The ECMonitor.py is a tool monitoring the status of selected control system components (MacroServers, Pool, Doors, ActiveMntGrp). Devices have to online, not in FAULT and not in ALARM. The ECMOnitor notifies users via email or sms, if a problem occurs.
$ ECMonitor.py Usage: ECMonitor.py -x [-v] [-l [-t <timeSleep> ]] Checks the status of the MacroServers, the Pool, the Doors, the ActiveMntGrp and the elements of the ActiveMntGrp. The user is notified, if a device is not exported or in ALARM or FAULT state.
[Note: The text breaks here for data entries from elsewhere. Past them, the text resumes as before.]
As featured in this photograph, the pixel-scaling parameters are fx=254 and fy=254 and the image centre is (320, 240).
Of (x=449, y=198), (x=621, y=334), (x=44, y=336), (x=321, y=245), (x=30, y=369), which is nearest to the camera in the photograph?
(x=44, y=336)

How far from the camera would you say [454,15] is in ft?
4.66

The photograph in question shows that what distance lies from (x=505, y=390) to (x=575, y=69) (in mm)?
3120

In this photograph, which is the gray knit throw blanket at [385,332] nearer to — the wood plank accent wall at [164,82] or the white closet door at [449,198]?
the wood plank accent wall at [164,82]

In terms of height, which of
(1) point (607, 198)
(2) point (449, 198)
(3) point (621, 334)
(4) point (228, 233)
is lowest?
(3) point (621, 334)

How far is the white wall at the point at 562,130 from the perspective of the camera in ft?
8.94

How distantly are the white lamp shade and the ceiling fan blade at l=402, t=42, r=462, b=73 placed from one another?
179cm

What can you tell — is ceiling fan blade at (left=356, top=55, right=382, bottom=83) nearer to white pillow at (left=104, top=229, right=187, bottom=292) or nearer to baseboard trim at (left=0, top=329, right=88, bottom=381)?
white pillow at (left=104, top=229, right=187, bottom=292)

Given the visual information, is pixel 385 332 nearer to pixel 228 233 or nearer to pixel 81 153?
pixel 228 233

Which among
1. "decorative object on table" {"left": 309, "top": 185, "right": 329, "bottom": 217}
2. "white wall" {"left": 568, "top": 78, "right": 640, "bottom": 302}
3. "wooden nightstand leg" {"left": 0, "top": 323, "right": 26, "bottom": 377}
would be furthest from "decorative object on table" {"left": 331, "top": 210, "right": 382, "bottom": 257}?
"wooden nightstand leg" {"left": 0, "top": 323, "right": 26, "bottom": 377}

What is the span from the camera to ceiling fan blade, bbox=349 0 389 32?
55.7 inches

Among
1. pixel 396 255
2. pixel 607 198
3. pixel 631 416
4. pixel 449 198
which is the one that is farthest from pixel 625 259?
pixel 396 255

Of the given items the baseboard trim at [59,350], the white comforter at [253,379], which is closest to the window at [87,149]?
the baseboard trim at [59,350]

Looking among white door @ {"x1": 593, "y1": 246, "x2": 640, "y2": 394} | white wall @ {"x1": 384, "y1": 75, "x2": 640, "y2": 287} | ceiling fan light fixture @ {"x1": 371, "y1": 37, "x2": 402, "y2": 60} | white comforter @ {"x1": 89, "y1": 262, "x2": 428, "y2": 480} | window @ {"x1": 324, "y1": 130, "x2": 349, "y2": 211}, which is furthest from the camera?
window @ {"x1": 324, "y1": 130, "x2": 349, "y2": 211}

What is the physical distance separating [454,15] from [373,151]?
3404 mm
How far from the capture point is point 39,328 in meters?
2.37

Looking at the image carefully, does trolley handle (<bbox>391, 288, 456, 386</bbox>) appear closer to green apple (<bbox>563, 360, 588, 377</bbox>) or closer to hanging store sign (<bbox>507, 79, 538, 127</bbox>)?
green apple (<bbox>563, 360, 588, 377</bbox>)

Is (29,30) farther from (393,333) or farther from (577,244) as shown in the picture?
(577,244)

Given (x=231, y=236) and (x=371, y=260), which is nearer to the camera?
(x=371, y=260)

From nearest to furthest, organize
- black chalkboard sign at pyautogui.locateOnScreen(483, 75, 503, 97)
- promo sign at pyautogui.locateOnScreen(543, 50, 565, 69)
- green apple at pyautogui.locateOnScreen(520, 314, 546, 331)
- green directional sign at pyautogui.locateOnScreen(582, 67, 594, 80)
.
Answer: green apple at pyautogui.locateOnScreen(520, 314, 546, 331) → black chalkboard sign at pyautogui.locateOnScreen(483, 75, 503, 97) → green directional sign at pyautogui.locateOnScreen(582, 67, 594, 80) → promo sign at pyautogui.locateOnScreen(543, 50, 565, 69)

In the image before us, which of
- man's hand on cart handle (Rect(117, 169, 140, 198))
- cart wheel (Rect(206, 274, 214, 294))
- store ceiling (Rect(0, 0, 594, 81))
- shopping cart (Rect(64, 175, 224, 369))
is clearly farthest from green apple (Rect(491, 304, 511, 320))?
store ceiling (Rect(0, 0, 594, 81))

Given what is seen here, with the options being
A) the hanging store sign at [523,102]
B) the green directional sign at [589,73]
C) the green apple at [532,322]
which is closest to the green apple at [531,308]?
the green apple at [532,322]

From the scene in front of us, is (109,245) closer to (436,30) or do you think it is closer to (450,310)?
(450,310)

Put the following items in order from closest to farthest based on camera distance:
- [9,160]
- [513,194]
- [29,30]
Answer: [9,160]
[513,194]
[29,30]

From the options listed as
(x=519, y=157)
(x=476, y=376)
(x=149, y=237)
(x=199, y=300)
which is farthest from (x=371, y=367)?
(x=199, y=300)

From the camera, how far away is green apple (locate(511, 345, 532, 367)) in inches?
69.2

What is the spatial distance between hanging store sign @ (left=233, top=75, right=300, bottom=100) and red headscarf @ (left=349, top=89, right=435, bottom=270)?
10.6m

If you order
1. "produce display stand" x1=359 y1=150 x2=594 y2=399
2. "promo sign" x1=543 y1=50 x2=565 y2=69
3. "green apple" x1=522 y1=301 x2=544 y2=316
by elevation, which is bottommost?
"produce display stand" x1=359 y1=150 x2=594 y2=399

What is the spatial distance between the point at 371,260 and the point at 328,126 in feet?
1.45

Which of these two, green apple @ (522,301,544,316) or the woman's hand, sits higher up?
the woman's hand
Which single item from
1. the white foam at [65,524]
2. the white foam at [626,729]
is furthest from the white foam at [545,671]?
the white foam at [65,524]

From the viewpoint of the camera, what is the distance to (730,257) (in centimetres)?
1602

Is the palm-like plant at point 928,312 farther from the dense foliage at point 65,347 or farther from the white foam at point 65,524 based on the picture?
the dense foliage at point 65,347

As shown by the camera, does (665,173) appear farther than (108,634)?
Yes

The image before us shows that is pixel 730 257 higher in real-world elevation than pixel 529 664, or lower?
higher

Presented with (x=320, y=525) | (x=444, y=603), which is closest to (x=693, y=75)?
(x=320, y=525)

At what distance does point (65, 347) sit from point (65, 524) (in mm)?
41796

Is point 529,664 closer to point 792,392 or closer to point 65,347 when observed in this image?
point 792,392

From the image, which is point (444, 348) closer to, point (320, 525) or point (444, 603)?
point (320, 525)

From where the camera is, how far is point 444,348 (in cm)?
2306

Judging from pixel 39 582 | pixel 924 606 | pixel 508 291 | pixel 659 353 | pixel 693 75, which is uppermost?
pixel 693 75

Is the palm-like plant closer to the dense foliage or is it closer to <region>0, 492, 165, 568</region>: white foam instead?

A message is sent for each transition from OK to NOT OK. -x the check is executed once, the errors are displayed, no notifications -x -v the check is executed once, verbose output -x -l the check is repeatedly executed -x -l -n firstname.name@desy.de -x -l -n firstname.name@desy.de,sms/0049123123123@sms.desy.de Options: -h, --help show this help message and exit -x execute -l execute repeatedly -n NOTIFY comma separated notify list, no blanks -t TIMESLEEP sleep time when looping, def. 60s
Before you run the application repeatedly, you may want to execute it in the single-shot mode:
$ ECMonitor.py -x -v 01 Dec 2021 11:34:53 p99/pool/haso107tk, state tango._tango.DevState.ON p99/macroserver/haso107tk.01, state tango._tango.DevState.ON p99/door/haso107tk.01, state tango._tango.DevState.ON p99/door/haso107tk.02, state tango._tango.DevState.ON p99/door/haso107tk.03, state tango._tango.DevState.ON ActiveMntGrp: mg_ivp eh_t01, state tango._tango.DevState.ON eh_mca01, state tango._tango.DevState.ON eh_c01, state tango._tango.DevState.ON sig_gen, state tango._tango.DevState.ON eh_c02, state tango._tango.DevState.ON pilatus, state tango._tango.DevState.ON MacroServers, Pool, Doors, ActiveMntGrp are okThis command displays all errors. After they have been fixed the tool can be executed repeatedly:
$ ECMonitor.py -x -l -n your.name@desy.de,sms/0049123123123@sms.desy.de
This way the procedure is executed in a loop. The default wait time is 60s. If errors occur the listed addresses are notified. The notifaction happens only once when the status changes from 'good' to 'error'.